The indication for FLOW-i Anesthesia System is administering inhalation anesthesia while controlling the entire ventilation of patients with no ability to breathe, as well as in supporting patients with a limited ability to breathe. The system is intended for use on neonatal to adult patient populations. The system is intended for use in hospital environments, except MRI environment, by healthcare professionals trained in inhalation anesthesia administration.

FLOW-i is a high-performance anesthesia system designed to meet the many ventilatory challenges within anesthesia, as well as to provide inhalation anesthesia. It is intended to serve a wide range of patients from neonatal to adult. FLOW-i is a software-controlled circle system for inhalation anesthesia (Sevoflurane, Desflurane, Isoflurane and/or nitrous oxide). The most important features that enhance FLOW-i performance compared with a traditional anesthesia system are: o a ventilator whose functionality is based on ICU-ventilator technology, the volume reflector technology, o the electronically controlled injector vaporizers and o o the ergonomic design.

The provided text describes a 510(k) premarket notification for the MAQUET FLOW-i Anesthesia System. It outlines the device's description, intended use, and a comparison to predicate devices, but it does not contain information about specific acceptance criteria, study details, or performance metrics in a quantifiable sense typically found in clinical studies or performance validation reports.

Therefore, many of the requested fields cannot be filled from the given text.

Here's an attempt to answer based on the provided text, highlighting what is not available:

1. A table of acceptance criteria and the reported device performance

The document mentions "Performance testing has resulted in data that demonstrates that FLOW-i Anaesthesia System performs within its specifications and within the acceptable limits of the applied performance standards." However, it does not provide specific acceptance criteria values or detailed reported performance data.

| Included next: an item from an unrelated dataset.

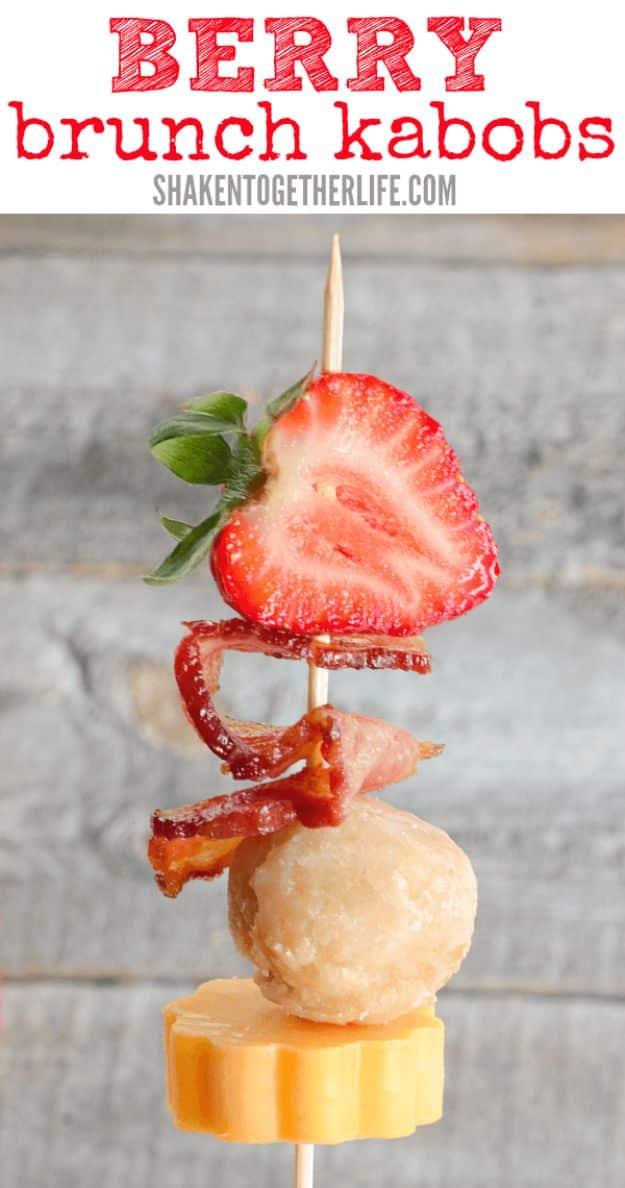 Berry brunch kabobs on skewers with a strawberry, bacon, donut hole and cheese round stacked together
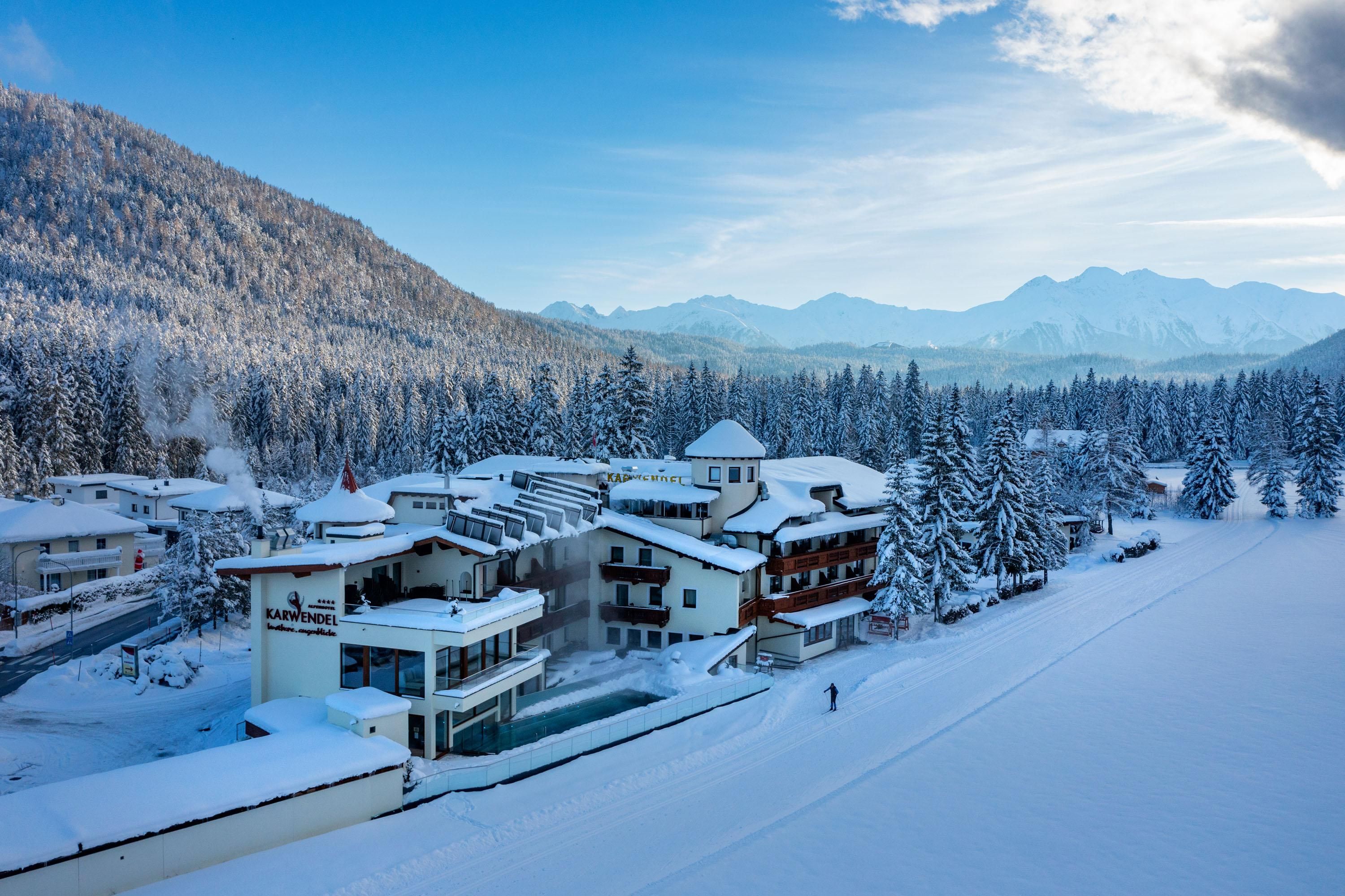 Eine idyllische winterliche Landschaft mit schneebedeckten Bäumen und Bergen im Hintergrund. Im Vordergrund sind gemütliche Gebäude zu sehen, die in der ruhigen Umgebung liegen.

2. Sample size used for the test set and the data provenance

The document doesn't explicitly mention "test set" in the context of human studies for performance. The non-clinical testing refers to:

• Sample Size: Not specified.
• Data Provenance: Not applicable as these are non-clinical technical tests, not patient data studies.

3. Number of experts used to establish the ground truth for the test set and the qualifications of those experts

Not applicable. This information would typically be relevant for studies involving human interpretation or clinical evaluations, which are not detailed in this non-clinical testing summary.

4. Adjudication method for the test set

Not applicable. As there's no mention of a human-involved test set requiring ground truth establishment, no adjudication method is described.

5. If a multi-reader multi-case (MRMC) comparative effectiveness study was done, If so, what was the effect size of how much human readers improve with AI vs without AI assistance

Not applicable. The FLOW-i Anesthesia System is described as a medical device for administering anesthesia, not an AI-assisted diagnostic or interpretive tool that would involve human "readers" or an MRMC study in this context.

6. If a standalone (i.e., algorithm only without human-in-the-loop performance) was done

The document describes "Non-clinical Testing and Performance" which includes verification of operating data and accuracy of measurements, software validation, electrical and mechanical safety, etc. These are standalone evaluations of the device's components and system without explicit human intervention during the performance measurement itself, fitting a broad interpretation of "standalone performance." However, it's not an "algorithm only" performance in the sense of AI.

7. The type of ground truth used

For the non-clinical testing mentioned:

• Ground Truth: Engineering specifications, regulatory standards, physical measurements, and expected operational parameters. For instance, for "Verification of Operating Data and Accuracy of Measurements," the ground truth would be the known input values and expected output values based on established physics and engineering principles.

8. The sample size for the training set

Not applicable. This is not an AI/machine learning device that would typically have a "training set" in the conventional sense. The device's functionality is based on established engineering principles and software logic, not on learning from a dataset.

9. How the ground truth for the training set was established

Not applicable, as there is no training set for this type of device.